Here’s a cross-section of just a few of the comments on the original post (which is public) – don’t miss the ‘no true Scotsman fallacy’):

A ‘joke’?

And then there was this (see, for instance #4 here or this recent post on Buddhist Violence):

  • Richard Harrold

    “I can’t believe it’s not Buddha.” I am ROTFL! Yes. It is the Onion. One must consider the source. And like it or not, the point of Buddhism is to see things as they really are, not as how we are.

  • http://www.108zenbooks.com Genju

    Honestly, I snickered because I took it as a poke to the naive, eudamonismic-spouting forms of New Age-y pseudoBuddhism. At the same time, it is a sober snapshot of the reality that even Buddhism – however warped may its assimilation into Western culture be – is as prone to taking an extremist approach to the world. Sadly, I know too many fundamentalist Buddhist even among those I thought would have enough sense to not let their brains fall out of their open mind. So this parody struck at many levels.

    • justinwhitaker

      Thanks Genju (and Richard) for chiming in. Glad to hear it was probably just a bit of over-sensitivity on my part. I really do love The Onion and would hate to see them ever go ‘too far’ — but from the sounds of things here and elsewhere, that doesn’t seem to be the case.

  • RustbeltRick

    I’ve been offended by a handful of Onion articles over the years, but not often. And I’m not offended by this one.

  • http://www.persephonespath.com/ PersephoneK

    I’m a former anti-terrorism analyst, and an atheist. I personally think this is funny. Maybe its the gallows humor one develops when working in law enforcement. You’d be amazed at what humans have the capacity to laugh at and find humor in. I personally think that is one of our great gifts of nature.

    That said, it would have been funnier to use “Jainism” as the parody of extremist peace.

  • Iron56

    Buddhism wasn’t being satirized. Missed the point entirely.

    • Quietus

      The author is aware of that. You missed the point of this article.

  • Duck_of_Death

    It’s a harmless article in my view. But the satire ends just before the last line in the piece:

    “At press time, sources confirmed that President Obama has authorized a preemptive strike on Kammaṭṭhāna and deployed a fleet of predator drones to bomb Tibet.”

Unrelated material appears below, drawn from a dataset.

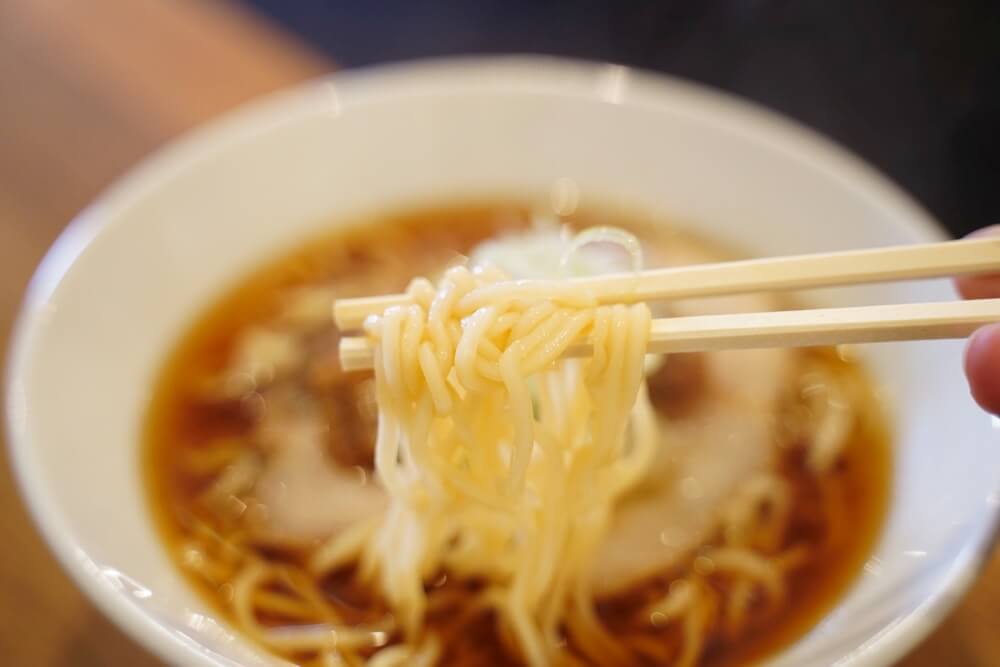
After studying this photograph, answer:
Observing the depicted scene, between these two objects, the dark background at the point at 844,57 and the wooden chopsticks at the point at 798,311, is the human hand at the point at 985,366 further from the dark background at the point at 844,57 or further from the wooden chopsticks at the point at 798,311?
the dark background at the point at 844,57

    Nothing funny about that. And it will probably happen as soon as the CIA/Homeland Security read the article.

  • Balboa

    You have become way too sensitive. That was a funny article. My suggestion: don’t go looking for reasons to take offense.

  • magistramorous

    From what I’ve garnered from the Council on Foreign Relations’ website, these people are obsessed with the Book of Revelation, which makes a comparison with the Abrahamic tradition tenable. Still, Persephonek is right to say that Jainism would’ve made for a better comparison. How could an extremist Jain justify the use of violence? By definition, that person would cease to become a Jain, as famous atheist and neuroscientist Sam Harris likes to point out!